The main concern is that all this is done without anyone's knowledge. Some people may find the gathering of any information invasive to their privacy, but to the average level headed personal, the use of this information is harmless in itself as long as you know the limitations of these networks, who is collecting what information and for what purpose. On the other hand, what right should anyone have to collect information about me without my knowledge, and why should they break my right to privacy, you have to find the right balance between these views. One of the main issues is awareness.

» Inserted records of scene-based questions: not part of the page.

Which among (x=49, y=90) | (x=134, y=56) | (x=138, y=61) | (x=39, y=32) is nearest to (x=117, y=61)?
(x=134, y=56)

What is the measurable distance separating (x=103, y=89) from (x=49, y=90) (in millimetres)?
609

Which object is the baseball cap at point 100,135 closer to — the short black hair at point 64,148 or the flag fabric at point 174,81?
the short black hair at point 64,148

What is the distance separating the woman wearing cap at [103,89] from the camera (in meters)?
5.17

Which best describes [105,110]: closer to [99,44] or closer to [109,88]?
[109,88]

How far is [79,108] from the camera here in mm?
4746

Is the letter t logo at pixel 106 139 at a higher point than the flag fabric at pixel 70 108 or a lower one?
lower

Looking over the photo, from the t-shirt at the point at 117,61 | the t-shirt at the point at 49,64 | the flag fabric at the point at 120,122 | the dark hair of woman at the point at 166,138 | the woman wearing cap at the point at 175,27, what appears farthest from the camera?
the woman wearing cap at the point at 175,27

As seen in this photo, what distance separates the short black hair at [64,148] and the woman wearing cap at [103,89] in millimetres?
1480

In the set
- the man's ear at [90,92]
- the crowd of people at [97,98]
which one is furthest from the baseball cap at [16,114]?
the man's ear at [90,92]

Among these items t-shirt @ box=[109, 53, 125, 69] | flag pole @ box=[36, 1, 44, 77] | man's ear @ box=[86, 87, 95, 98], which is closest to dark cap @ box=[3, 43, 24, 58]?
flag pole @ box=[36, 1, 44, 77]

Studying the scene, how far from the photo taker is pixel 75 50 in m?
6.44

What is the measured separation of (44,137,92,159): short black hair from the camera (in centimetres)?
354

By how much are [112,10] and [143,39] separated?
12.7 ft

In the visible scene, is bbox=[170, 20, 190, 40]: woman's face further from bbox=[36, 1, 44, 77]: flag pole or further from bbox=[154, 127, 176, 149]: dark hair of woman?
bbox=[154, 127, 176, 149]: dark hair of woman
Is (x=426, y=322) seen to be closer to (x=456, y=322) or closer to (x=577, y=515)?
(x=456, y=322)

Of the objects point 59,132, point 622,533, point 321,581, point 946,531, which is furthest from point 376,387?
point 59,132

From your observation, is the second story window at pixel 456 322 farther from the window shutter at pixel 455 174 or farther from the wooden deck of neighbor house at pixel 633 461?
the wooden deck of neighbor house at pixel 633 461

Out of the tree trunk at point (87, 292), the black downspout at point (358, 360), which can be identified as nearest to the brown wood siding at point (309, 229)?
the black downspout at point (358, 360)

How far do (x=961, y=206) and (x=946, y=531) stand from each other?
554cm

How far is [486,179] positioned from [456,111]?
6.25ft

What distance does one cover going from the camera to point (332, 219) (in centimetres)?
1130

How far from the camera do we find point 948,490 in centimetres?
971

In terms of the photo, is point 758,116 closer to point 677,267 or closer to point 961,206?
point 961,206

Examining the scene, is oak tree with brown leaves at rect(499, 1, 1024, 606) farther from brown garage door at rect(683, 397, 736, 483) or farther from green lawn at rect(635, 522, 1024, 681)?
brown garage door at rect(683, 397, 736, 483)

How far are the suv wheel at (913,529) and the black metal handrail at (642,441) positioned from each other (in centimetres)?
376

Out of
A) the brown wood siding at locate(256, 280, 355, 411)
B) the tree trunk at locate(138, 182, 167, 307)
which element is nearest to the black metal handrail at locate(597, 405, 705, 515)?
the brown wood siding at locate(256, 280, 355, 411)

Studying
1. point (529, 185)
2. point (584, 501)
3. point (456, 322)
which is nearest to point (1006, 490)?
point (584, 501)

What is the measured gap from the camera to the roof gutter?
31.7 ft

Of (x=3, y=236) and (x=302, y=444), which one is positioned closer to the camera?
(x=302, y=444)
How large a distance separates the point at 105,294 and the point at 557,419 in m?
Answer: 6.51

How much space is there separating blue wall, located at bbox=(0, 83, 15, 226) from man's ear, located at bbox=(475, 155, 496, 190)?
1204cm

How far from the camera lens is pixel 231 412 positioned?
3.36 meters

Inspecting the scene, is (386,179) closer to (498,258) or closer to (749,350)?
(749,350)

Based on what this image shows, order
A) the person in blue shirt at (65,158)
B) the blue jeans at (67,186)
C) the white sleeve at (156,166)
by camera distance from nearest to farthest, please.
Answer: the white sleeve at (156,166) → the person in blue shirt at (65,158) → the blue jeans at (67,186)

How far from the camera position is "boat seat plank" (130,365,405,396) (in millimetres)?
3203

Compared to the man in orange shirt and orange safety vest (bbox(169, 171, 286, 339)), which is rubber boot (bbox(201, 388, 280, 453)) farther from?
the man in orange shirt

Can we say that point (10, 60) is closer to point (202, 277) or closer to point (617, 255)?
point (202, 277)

So much for making the "client-server negotiation more efficient", whatever your view on tracking, the cookie protocol has certainly been manipulated for this use, against its original intent. Note that recent versions of Netscape have an option to show an alert before accepting a cookie and they also allow you to block cookies completely, see the Version 4 update and the Stopping Cookies page for more detailed information.

What Are The Chances of Catching a Virus From a Cookie?

A normal text based cookie cannot be of any danger to your computer or spread any viruses. Whether or not other cookies can be dangerous or spread viruses has to do with whether or not a file is "executable," meaning if it's a program rather than data. UNIX files, for instance, have some combination of the properties "readable," "writable" and "executable." The executable property is necessary to enable a program in a file to do something. If a cookie is not stored in an executable format for that platform, it cannot do something hostile.

Most cookies are not executable, and I have not come across one. In general Cookies are stored as text files and cannot be of danger or pass on viruses. Even if a cookie is executable it cannot automatically spread on a virus unless you execute it. But of course with recent bugs in Internet Explorer 3.0, it will let a site run a application. In theory, if a executable cookie was set with malicious contents, then it is possible that IE3.0 could execute it, then it could affect your computer with a virus.

The maximum contents of a cookie is 4Kb, and the line to delete the contents of a hard-disk is only 18 bytes long, so obviously the virus could do some damage even though it could not be a complete Trojan horse. Please note this is only a theory and I have never seen a cookie that was able to spread a virus, this would be virtually impossible, and would take a great deal of work. This theory is trivial compared to some other very real loopholes in the net. A loophole in ActiveX was demonstrated, and was able to access the underlying file system. There has also been some security problems uncovered in Java.


Basically cookies cannot harm your computer. The general controversy is not what cookies can do to your computer, but what information they can store, and what they can pass on to servers, there is currently a new proposal to limit the features of the cookie protocol, which would give people a greater control over what cookies they can accept and from where.